20 March 2006

Literary Conundrum

This afternoon at work, I finished reading Bono in Conversation. I've moved on to The Problem of Pain by C.S. Lewis, which I started a couple of months ago and never followed through on; I read the first chapter, after reading the brief interview with Autumn Reeser in this month's issue of Maxim.

Seeing as how I have eleven days left in March, I'd very much like to get back on track with reading two books per month. I'm conflicted as to what I'll try next, assuming I'm able to knock out that Lewis book quickly. On my sojourn to the Lone Star State, I started two books: The Lord of the Flies by William Golding, and Globalized Islam by Olivier Roy. I got about a third of the way into the former, but I have found myself completely unable to maintain an interest. I got about seventy pages into Roy, and should really pick it back up, but it has two major disadvantages: it's translated from French to English, making it extremely tedious to read; and I disagree with Roy's reasoning and basic premise.

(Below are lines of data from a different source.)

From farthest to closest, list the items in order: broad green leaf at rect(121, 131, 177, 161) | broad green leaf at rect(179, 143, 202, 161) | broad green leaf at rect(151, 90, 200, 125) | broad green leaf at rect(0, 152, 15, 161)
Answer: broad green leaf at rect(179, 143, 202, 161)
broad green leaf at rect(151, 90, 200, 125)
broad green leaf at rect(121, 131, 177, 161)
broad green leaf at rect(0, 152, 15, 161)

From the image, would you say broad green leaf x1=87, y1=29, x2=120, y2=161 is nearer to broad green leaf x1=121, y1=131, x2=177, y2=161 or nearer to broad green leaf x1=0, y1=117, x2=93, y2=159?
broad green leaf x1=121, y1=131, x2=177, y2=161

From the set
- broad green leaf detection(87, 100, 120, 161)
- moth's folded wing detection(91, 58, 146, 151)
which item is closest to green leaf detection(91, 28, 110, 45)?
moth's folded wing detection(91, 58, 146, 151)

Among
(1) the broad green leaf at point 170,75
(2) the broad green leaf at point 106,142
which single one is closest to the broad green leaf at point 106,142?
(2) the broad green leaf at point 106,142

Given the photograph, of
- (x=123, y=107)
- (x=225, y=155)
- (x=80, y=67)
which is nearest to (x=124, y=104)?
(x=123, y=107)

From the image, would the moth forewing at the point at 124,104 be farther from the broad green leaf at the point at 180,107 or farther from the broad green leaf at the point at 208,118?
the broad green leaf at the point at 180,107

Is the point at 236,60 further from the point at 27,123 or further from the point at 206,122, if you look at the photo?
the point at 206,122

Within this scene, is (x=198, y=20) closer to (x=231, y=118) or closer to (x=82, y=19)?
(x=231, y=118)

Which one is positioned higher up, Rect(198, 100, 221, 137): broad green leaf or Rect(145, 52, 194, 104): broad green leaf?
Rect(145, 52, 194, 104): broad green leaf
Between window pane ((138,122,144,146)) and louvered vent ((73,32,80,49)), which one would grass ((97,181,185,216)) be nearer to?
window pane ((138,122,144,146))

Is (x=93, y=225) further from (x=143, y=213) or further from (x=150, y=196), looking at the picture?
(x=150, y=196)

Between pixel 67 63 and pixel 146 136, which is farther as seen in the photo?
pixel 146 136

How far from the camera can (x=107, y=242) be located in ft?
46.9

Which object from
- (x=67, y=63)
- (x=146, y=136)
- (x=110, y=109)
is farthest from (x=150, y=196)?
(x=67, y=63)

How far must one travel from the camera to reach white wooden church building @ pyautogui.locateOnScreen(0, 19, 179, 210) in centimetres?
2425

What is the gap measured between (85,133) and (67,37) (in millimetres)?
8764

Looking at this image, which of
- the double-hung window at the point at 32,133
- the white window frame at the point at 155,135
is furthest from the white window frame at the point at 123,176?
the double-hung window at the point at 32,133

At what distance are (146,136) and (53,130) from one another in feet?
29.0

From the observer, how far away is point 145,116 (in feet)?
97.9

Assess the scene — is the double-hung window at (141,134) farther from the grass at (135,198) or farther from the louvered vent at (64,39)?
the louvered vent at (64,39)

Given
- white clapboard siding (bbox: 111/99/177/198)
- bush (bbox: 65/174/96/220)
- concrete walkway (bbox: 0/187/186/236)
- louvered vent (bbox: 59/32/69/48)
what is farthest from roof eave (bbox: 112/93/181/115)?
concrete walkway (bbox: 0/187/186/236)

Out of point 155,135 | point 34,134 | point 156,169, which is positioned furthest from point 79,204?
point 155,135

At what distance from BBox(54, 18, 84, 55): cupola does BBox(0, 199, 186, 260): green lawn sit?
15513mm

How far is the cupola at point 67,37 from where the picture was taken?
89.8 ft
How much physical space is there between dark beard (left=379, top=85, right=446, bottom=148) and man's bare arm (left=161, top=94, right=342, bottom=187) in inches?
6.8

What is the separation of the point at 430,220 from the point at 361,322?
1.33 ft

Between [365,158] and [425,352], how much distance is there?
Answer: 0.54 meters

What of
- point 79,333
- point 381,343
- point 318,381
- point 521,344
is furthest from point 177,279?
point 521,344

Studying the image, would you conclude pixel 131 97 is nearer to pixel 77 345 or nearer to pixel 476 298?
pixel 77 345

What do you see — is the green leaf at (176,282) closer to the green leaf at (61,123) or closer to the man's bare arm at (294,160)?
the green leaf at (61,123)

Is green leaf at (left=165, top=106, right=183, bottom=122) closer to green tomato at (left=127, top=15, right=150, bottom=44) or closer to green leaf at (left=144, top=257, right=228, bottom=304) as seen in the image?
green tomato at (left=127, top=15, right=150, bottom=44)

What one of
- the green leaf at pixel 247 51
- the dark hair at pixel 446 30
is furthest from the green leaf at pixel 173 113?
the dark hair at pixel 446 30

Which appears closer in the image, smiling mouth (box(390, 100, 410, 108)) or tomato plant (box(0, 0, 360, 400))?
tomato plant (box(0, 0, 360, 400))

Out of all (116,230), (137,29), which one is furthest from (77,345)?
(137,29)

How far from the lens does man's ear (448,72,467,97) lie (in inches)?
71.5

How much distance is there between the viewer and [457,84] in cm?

Since both the Bono book, and the Lewis book, would count as leisure reading, I should lean toward resuming Roy; after all, the goal is to read one for leisure, and one for professional development. Of course, I could always just take a couple of days and finish FM 100-5: Operations; that would technically count as professional development.

Then again, I could always say "Sod it!" and just read Josephus.